The terrible result in Swanley St Mary’s might not have occurred had there been more parties than the BNP fishing for the non-incumbent vote. Both Labour and the Tories are incumbents there in different ways. Labour run the town council, Tories the borough, Labour the country, Tories the County Council.
UKIP stood last time but not this time. No sign of independent left. Lib Dems stood in county council seat but not usually in borough council elections. I don’t know why that is. They are now the main opposition on that council.
Perhaps there is some Lib Lab pact in operation? Probably didn’t help.
I know there
There are a lot of people who would never vote for the BNP but feel that the English majority are often taken for granted…. Flags are – in more senses than one – symbolic here.
As Chris Paul says, we must make sure that racist parties don’t corner the market on these issues.
I have left this comment on Dave Hills Guardian blog but republish it here because I feel so strongly about the issue.
I see a lot of Labour Party by election campaigns across the country, but particularly in London. I see campaigns where the Labour Party is defending seats, challenging for seats or simply put up a ‘token’ candidate. I see Labour campaigns in areas where they control the council, where they are the official opposition and where they have little or no representation.
This is the first time I have seen Labour campaign material that not once, not twice but three times made a big play of a campaign to fly the Union flag over the Town Hall in Lewisham. Lewisham Town Hall – a building and council that the Labour Party has controlled for over 20 years.
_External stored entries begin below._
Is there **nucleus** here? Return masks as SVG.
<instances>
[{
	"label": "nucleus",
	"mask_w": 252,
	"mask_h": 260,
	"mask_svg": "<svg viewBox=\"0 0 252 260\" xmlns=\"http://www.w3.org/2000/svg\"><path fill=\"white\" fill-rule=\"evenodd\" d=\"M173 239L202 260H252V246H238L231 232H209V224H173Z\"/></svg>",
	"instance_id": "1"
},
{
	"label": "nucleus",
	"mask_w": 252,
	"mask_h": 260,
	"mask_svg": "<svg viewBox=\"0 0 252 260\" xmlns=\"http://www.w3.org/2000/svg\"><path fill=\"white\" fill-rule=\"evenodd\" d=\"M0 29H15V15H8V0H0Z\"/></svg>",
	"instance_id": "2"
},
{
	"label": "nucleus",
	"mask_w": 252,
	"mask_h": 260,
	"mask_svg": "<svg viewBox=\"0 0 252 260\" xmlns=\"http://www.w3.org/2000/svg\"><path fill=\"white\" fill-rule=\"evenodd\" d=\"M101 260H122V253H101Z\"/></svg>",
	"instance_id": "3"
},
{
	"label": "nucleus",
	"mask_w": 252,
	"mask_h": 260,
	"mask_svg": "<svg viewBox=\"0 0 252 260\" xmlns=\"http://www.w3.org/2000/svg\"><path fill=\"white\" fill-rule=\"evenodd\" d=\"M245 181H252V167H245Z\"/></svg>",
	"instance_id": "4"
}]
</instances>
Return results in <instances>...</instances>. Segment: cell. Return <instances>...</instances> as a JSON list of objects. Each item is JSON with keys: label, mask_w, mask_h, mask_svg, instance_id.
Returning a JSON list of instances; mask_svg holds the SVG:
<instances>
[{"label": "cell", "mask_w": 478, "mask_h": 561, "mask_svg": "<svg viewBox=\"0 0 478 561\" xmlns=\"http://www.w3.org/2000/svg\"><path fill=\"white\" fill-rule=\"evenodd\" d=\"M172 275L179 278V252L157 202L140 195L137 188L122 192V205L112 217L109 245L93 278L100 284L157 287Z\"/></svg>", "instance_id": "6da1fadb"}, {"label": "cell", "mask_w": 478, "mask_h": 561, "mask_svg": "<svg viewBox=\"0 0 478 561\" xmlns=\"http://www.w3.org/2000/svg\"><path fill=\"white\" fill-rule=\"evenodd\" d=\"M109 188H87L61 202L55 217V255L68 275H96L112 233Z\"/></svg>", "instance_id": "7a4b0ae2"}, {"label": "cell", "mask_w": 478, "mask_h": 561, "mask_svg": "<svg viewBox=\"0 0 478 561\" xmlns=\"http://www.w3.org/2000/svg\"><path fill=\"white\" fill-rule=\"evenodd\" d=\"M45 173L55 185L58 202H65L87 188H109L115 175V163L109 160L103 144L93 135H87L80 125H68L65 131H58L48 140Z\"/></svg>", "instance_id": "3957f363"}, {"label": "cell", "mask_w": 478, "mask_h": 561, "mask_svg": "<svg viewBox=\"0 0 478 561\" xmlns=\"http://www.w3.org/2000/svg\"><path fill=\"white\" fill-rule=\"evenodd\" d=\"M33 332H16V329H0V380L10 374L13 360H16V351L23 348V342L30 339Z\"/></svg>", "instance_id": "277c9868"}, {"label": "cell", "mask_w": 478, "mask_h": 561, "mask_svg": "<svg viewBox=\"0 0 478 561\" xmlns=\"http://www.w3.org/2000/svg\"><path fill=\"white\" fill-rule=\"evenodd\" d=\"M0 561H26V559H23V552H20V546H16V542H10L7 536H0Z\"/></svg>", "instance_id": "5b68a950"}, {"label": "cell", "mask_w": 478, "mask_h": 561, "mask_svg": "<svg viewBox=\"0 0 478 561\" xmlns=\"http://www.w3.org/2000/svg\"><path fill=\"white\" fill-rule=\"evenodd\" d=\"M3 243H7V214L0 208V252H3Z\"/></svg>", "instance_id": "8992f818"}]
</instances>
So instead of campaigning on how good they are at running the council, or dog sh*t, ort trees, or protecting the local environment or any other of the local issues that council by-election campaigns are normally about, the Labour Party decides to campaign on having the Union flag flying over the Town Hall. Was that really THE issue in Lewisham at this time?
And the difference in this by-election? An opposition Party – who held the ward anyway – had as one of their candidates a black man standing for them. The temerity of it!
Hugh Muir had a very good article in today’s Guardian about the state of race relations ten years after the publication of the Macpherson report. I suggest today, that in Lewisham Labour Party, and probably the senior echelons of the London Labour party (at least) there should be people examining their consciences over the by-election campaign run in Downham ward Lewisham.
Why? Because one of the victorious candidates on Thursday night was Duwayne Brooks. Thats Duwayne Brooks the (then) boy who was with Stephen Lawrence on the night he was murdered by racists in south east London.
Just think about it all you apologists for the Labour Party. Imagine what you would be saying if the Conservatives had run a campaign like that which the Labour party ran in Downham ward in the last four weeks? The campaign wasn’t about Union flags; it was about sending dog whistle messages to certain sections of the electorate in Downham. You set back the campaigning efforts of John Cruddus and others and give encouragement to racist parties. Thank god the tactics failed, and failed miserably.
Nick, thanks for explaining the context of all this….
I appreciate what you are saying, and I’ve no doubt you are right.